= Task details =
Any picture must be dropped, but each line of the data should be duplicated exactly.

= Study material =
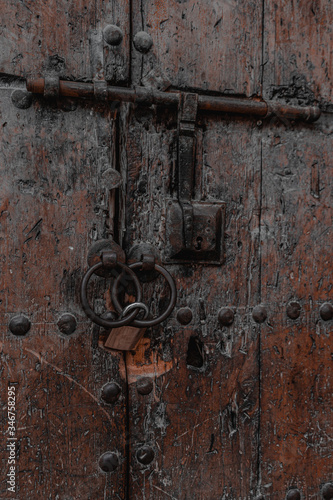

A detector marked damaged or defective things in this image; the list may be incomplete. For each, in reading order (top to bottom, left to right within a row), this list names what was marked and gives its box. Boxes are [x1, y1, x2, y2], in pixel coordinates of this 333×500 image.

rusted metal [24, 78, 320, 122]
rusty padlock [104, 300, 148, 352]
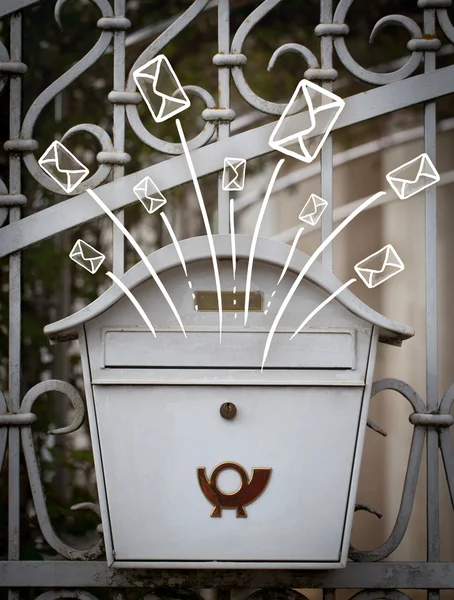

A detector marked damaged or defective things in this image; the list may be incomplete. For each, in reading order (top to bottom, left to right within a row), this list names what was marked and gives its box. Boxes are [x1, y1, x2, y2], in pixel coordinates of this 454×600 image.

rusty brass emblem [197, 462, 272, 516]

= Solution to this task =
A detector marked damaged or defective things in this image; the list may be incomplete. For each, in reading order (top to bottom, left to right within a row), this list names what was marked and gives its box. Boxes are [x1, y1, x2, y2], in pixel coordinates of this 333×500 image.

rusted metal [24, 78, 320, 122]
rusty padlock [104, 300, 148, 352]

A detector marked damaged or defective things in this image; the list may be incomplete. For each, in reading order (top to bottom, left to right within a row), this list names what was marked and gives its box. Boxes are [x1, y1, x2, y2], in pixel coordinates of this 454×600 image.

rusty brass emblem [197, 462, 272, 516]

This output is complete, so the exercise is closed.